Trecho selecionado ->
- - -

O problema é que, por mais irritantes e perigosas que sejam as paralisações, não há meio legítimo de impedi-las numa democracia. Se o sujeito decide que não vai trabalhar naquele dia, simplesmente não há como obrigá-lo a ir, pelo menos não sem restaurar dispositivos jurídicos do tempo da escravidão. E, se ele decide combinar com seus colegas para fazerem o mesmo, não há como impedi-lo sem revogar a liberdade de expressão em seu nível mais básico.
Isso vale para todas as categorias, inclusive militares e serviços apontados como essenciais. Alguns Estados americanos tentaram proibir esses setores de cruzar os braços e o resultado foi uma nova modalidade de greve chamada de "sickout", na qual os funcionários telefonam informando que faltarão naquele dia por motivo de doença. A vantagem é que, nesse formato, não fazem piquetes que, estes sim, originam abusos que devem ser reprimidos pela polícia (se ela estiver trabalhando, é claro).

- - -

Problema a resolver -> Dê continuidade ao trecho sobre greves e paralisações, começando logo após a última frase.

Dados fornecidos ->
- - -

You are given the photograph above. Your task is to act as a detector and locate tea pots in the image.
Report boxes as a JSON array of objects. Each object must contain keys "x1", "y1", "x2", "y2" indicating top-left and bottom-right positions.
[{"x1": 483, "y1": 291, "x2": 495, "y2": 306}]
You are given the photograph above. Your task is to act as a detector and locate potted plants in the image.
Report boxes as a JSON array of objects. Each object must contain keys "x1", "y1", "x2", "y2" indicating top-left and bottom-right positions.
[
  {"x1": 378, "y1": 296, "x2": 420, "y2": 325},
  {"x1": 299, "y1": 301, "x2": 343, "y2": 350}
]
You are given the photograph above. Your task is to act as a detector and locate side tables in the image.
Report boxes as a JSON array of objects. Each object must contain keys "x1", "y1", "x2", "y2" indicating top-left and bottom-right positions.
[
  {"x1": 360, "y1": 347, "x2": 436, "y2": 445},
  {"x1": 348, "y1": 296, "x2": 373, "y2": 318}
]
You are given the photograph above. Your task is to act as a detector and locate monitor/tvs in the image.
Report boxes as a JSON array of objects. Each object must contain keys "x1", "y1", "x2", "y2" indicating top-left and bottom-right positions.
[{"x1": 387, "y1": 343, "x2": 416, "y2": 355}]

- - -

Resultado da tarefa ->
Meu palpite é que nosso modelo jurídico para lidar com as greves, que tenta reduzir seu impacto sem cogitar de proibi-las, é um pouco a busca pela quadratura do círculo. Alguém já viu serem respeitadas as determinações dos tribunais para que x% dos serviços sejam mantidos?
Parece-me mais lógico deixar inteiramente aos trabalhadores a oportunidade de decidir se, quando e como entram em greve. A contrapartida é que patrões devem ter meios de defender-se, como o direito de descontar dias parados e contratar substitutos. Se tornarmos as greves tão custosas quanto possível para ambos os lados, nós as transformaríamos no análogo trabalhista das bombas nucleares, que são utilizadas apenas como último recurso. A vida do cidadão seria provavelmente mais tranquila, e sem suprimir liberdades.